→ **GIVEN TEXT**
'''
Mary and Martha and Moving On:16th Sunday in Ordinary Time-July 17,2016
Gospel: Luke 10: 38-42- Mary and Martha-Serving Two Ways
Pastor Judy Beaumont and I have been Mary and Martha to the Good Shepherd Inclusive Catholic Community in Fort Myers, Florida since 2007. We are living testaments to how much Jesus loved and called Martha and Mary. What grace enabled this marvelous community to develop, and what grace will continue with it now! We both are like Martha as we serve our wonderful community, and we both are like Mary in our discipleship. But Pastor B’s service includes the laborious preparations for the community to eat and to receive clothing and food and other items as well as helping people to maintain housing by paying bills for them, and mine includes preaching and teaching and counseling while we both shepherd people through maze-like systems toward self empowerment, and shepherd children and youth through enriching activities. Her ministry includes also leading in the Eucharistic celebration and an expertise in the liturgy we both prepare. Together we have “Pastored” this church of the poor and the not poor, the homeless and those with homes, those with much and those with very little of this world’s goods-people caring for and serving one another and their poorest neighbors.
'''
→ **PROBLEM SET**
**A)** In the homily on Mary and Martha, why does the writer say both pastors are like Martha and also like Mary?
**B)** Resume the homily on Mary and Martha from its last sentence and add the next paragraph.

→ **EXTRACTED INFORMATION**
'''
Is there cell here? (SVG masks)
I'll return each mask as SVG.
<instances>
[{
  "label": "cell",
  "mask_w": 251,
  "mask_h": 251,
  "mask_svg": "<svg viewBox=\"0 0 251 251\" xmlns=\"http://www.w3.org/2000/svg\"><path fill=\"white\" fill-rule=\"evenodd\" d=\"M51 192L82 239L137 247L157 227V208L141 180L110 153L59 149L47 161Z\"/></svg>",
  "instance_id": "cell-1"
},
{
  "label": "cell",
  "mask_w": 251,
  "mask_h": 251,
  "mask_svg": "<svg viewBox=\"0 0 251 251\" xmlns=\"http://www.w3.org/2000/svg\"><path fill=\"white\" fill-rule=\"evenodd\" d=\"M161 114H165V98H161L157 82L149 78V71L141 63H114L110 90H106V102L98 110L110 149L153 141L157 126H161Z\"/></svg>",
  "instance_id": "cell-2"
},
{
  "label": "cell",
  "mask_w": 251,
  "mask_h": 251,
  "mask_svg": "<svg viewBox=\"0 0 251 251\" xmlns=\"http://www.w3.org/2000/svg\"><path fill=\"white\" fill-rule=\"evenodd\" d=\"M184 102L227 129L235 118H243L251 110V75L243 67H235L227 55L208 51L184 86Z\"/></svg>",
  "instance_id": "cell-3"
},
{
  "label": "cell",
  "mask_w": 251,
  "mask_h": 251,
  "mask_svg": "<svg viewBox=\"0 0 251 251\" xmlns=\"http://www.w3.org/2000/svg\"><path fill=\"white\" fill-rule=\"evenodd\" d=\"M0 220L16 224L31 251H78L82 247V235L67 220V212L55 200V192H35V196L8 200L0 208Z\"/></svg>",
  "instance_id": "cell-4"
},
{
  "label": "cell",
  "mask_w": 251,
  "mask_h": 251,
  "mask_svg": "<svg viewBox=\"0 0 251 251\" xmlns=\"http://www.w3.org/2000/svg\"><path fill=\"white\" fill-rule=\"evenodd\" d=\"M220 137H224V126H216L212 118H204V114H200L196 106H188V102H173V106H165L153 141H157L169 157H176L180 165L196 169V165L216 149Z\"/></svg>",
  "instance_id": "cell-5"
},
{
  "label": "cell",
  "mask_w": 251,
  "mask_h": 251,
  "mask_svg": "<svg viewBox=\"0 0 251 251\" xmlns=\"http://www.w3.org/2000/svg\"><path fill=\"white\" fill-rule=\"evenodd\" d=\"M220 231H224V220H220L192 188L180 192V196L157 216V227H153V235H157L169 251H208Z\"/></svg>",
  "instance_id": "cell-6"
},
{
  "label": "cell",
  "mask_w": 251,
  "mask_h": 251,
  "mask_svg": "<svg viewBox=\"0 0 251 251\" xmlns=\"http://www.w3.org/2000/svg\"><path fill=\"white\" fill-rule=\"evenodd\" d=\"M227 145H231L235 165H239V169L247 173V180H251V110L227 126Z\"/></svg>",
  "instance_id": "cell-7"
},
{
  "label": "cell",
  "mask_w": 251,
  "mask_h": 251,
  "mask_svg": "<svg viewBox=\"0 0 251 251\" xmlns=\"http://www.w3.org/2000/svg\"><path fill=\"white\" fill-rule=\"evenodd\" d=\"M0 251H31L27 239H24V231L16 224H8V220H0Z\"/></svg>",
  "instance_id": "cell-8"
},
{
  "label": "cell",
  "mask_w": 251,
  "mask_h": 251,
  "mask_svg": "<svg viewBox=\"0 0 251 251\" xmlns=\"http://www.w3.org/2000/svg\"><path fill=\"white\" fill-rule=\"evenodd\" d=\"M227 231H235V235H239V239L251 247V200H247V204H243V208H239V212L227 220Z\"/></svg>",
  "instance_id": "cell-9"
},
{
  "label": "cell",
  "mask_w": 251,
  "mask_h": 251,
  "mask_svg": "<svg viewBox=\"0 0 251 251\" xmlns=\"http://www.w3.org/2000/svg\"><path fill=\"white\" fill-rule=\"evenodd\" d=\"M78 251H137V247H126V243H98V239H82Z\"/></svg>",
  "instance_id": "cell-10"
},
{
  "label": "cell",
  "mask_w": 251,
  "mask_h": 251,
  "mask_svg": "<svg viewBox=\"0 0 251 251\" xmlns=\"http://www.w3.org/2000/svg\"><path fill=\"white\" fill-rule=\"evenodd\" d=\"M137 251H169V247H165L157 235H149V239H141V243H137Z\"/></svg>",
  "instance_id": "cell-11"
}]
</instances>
'''
→ **RESPONSES PER TASK**
**A)** Both are like Martha because they serve their community, and both are like Mary in their discipleship.

**B)**
We started our ministry with the homeless and hungry in a local Park early in 2007. This Sunday is our last time together as a church in the church-house we bought in late 2008. We are retiring from the level of active ministry we have done for the last ten years in Fort Myers, we hope to meet again with the people after a sabbatical time at various homes-“the good Lord willin’ an’the creek don rise! ” Some commitments we have made will be forever and others will continue as best we can until the end of 2016. The next steps we leave up to God.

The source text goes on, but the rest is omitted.